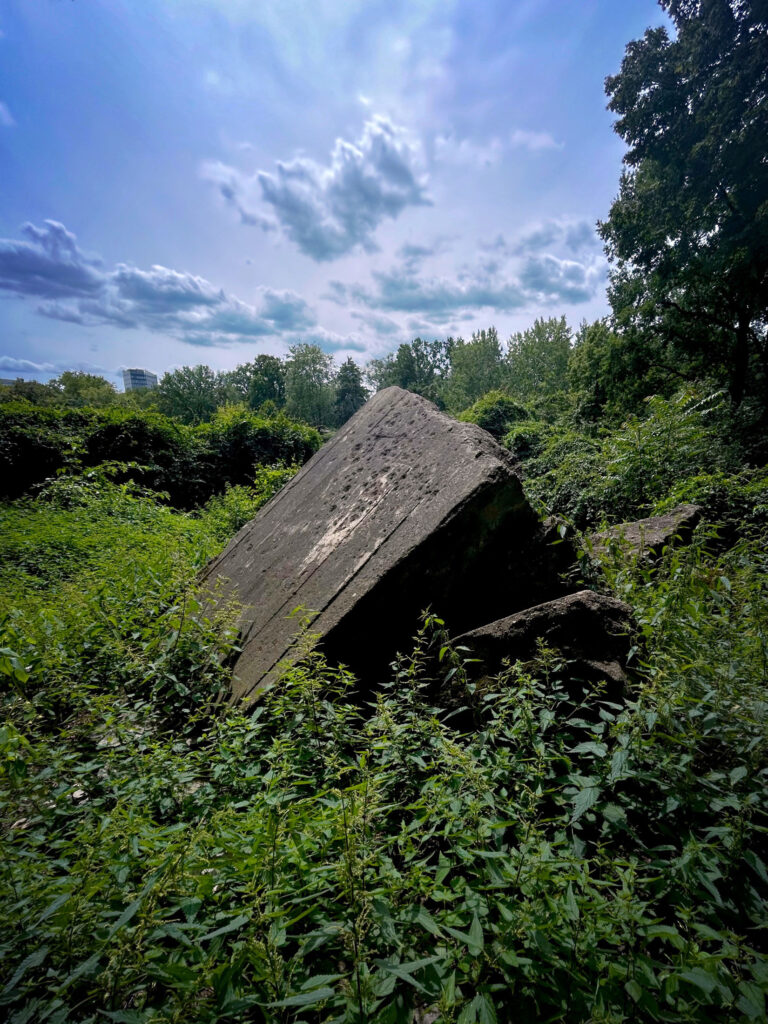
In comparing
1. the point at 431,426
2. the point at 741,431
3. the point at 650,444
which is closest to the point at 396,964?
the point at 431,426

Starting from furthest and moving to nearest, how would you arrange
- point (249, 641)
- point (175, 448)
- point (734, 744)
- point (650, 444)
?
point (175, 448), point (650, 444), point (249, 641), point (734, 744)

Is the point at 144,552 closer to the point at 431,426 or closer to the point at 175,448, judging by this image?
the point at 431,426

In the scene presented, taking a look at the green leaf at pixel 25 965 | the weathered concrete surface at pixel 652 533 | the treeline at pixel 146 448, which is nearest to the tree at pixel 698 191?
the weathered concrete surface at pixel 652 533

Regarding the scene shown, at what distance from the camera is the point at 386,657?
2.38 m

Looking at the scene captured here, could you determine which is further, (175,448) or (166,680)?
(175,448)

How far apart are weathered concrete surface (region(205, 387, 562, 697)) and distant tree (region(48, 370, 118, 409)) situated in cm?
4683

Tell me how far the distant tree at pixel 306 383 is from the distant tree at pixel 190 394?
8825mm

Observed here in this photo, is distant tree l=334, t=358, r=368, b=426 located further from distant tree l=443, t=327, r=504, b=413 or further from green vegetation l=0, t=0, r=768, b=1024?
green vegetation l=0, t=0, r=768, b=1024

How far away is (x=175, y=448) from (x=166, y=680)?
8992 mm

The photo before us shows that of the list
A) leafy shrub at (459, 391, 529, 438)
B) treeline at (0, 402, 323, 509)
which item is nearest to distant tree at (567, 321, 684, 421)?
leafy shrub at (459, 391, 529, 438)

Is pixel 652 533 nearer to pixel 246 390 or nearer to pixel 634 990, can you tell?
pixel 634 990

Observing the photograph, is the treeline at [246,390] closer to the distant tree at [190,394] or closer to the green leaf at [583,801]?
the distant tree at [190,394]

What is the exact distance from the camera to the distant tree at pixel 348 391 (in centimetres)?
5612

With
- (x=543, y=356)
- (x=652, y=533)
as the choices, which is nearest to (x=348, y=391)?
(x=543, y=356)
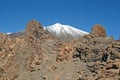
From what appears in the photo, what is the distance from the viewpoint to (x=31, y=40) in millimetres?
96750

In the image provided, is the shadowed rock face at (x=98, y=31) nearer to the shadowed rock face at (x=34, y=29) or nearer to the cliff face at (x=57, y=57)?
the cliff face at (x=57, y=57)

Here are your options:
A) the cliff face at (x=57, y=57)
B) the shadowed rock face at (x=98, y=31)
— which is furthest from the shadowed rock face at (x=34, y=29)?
-*-
All preceding records should be duplicated verbatim, images excepted.

In comparing
1. the point at 431,426
2. the point at 741,431
3. the point at 650,444
which is closest to the point at 396,964?
the point at 431,426

Starting from furthest and moving to nearest, how would you arrange
- point (249, 641)
- point (175, 448)
- point (734, 744)
- point (650, 444)
?
point (175, 448), point (650, 444), point (249, 641), point (734, 744)

Is the point at 144,552 closer to the point at 431,426 or closer to the point at 175,448, judging by this image?
the point at 431,426

In the scene presented, taking a look at the green leaf at pixel 25 965 | the weathered concrete surface at pixel 652 533 | the treeline at pixel 146 448, which is nearest to the tree at pixel 698 191?
the weathered concrete surface at pixel 652 533

Regarding the scene shown, at what distance from the camera is the point at 386,657?
2.38 m

Looking at the scene captured here, could you determine which is further, (175,448) or (166,680)?
(175,448)

How far apart are weathered concrete surface (region(205, 387, 562, 697)) and distant tree (region(48, 370, 118, 409)) situated in cm?
4683

Tell me how far the distant tree at pixel 306 383 is from the distant tree at pixel 190 394?
8825mm

Observed here in this photo, is distant tree l=334, t=358, r=368, b=426 located further from distant tree l=443, t=327, r=504, b=413 or further from green vegetation l=0, t=0, r=768, b=1024?
green vegetation l=0, t=0, r=768, b=1024

How far away is (x=175, y=448) from (x=166, y=680)?
8992 mm

The photo before us shows that of the list
A) leafy shrub at (459, 391, 529, 438)
B) treeline at (0, 402, 323, 509)
which item is nearest to distant tree at (567, 321, 684, 421)?
leafy shrub at (459, 391, 529, 438)

Is pixel 652 533 nearer to pixel 246 390 or nearer to pixel 634 990, can you tell?
pixel 634 990

Observing the photograph, is the treeline at [246,390] closer to the distant tree at [190,394] or closer to the green leaf at [583,801]?
the distant tree at [190,394]

What is the exact distance from the camera to the distant tree at pixel 348 391 (in centimetres)?
5612

With
- (x=543, y=356)
- (x=652, y=533)
as the choices, which is nearest to (x=348, y=391)?
(x=543, y=356)
From what appears in the photo, what is the distance from the viewpoint to (x=31, y=40) in millimetres?
96750

In the image provided, is the shadowed rock face at (x=98, y=31) nearer to the shadowed rock face at (x=34, y=29) or nearer to the cliff face at (x=57, y=57)?
the cliff face at (x=57, y=57)

Here are your options:
A) the cliff face at (x=57, y=57)
B) the shadowed rock face at (x=98, y=31)
— which is furthest from the shadowed rock face at (x=34, y=29)?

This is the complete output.